[Date Prev][Date Next][Thread Prev][Thread Next][Date Index][Thread Index]

Re: Surrogates and character representation




On Thu, 28 Jul 2005, Alan Watson wrote:

>So, two questions:
>
>(1) Are your "random" accesses into your corpus linguistics strings
>really random, do they have significant locality, or could they be
>arranged to have have significant locality?

Speaking for myself, I would say they are as close to random as
makes no difference.  I typically suck the large string into
memory, pull in its indexes from another file, and then consult
my indexes for members of a particular synonym group and go to
fifty or five hundred locations in the string to gather details
about the context in which those words were used.

Now I could sort the accesses and do them from lowest to highest
offset, thus simulating locality.  But, particularly with relatively
rare words, the gaps between occurrences have poisson random
distribution, typically measured in megabytes.
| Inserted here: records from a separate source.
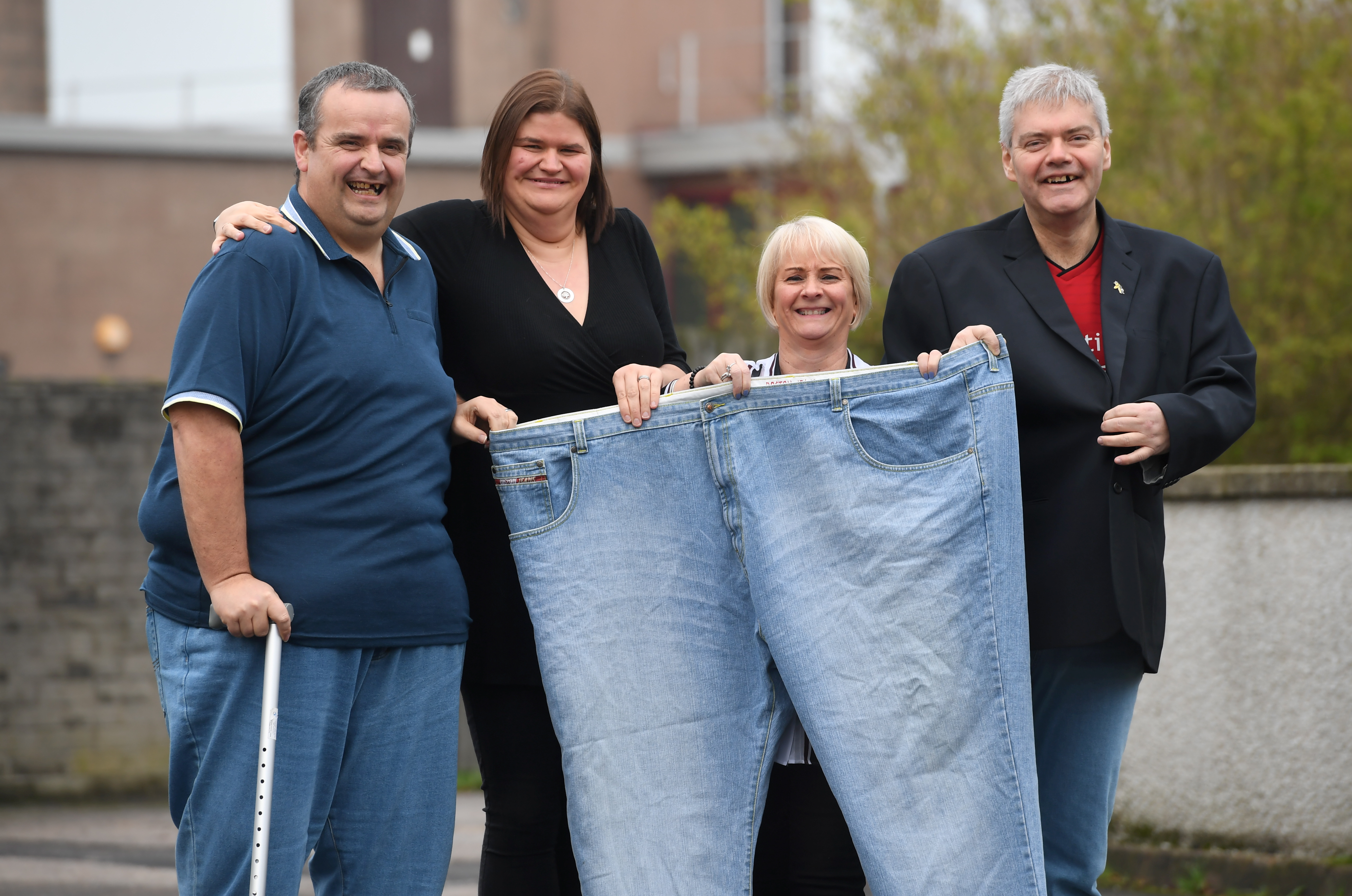 Showing off a pair of Kevin's  old jeans are friends, from left, Kevin Duncan, his wife Carrie Robertson-Duncan, Pam Brown and partner Jim Blagden
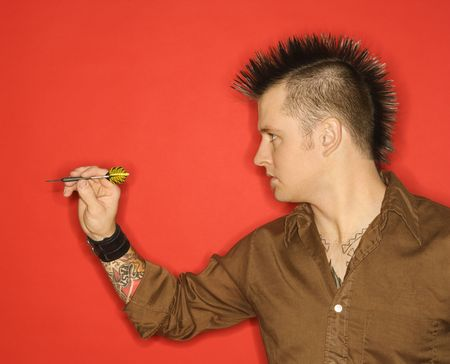 dart: Side view of Caucasian man with mohawk holding dart against red background.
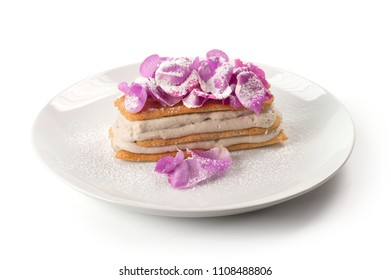 Millefeuille of meringue biscuit with almonds and rose petals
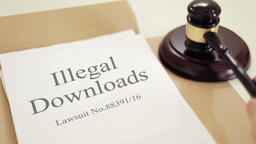 Illegal downloads lawsuit documents with gavel placed on desk of judge in court Footage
The problem with doing this in terms of something other than
numeric offsets isn't locality though, not really; the problem
is serialization.  The corpus is a multi-megabyte object which
lives on the disk.  And none of the implementations of "marks"
I've seen has marks that persist across different instances
of the string, or are serializable.  There's a big upfront
investment in reading the corpus, recognizing words, parsing
sentences, and building indexes.  That's work I don't want to
repeat every time I pull the thing into memory, so having
done that, I want to be able to write the string (and the
indexes) and read the string and indexes back in when I'm
getting ready to do more work, and still have the indexes refer
to the correct places in the string.

>(2) Could you live with linear complexity to extract classes of substrings?

It would be a serious problem.  "Linear" becomes really onerous
when talking about long strings - one of the reasons I implemented
ropes for string representation.

				Bear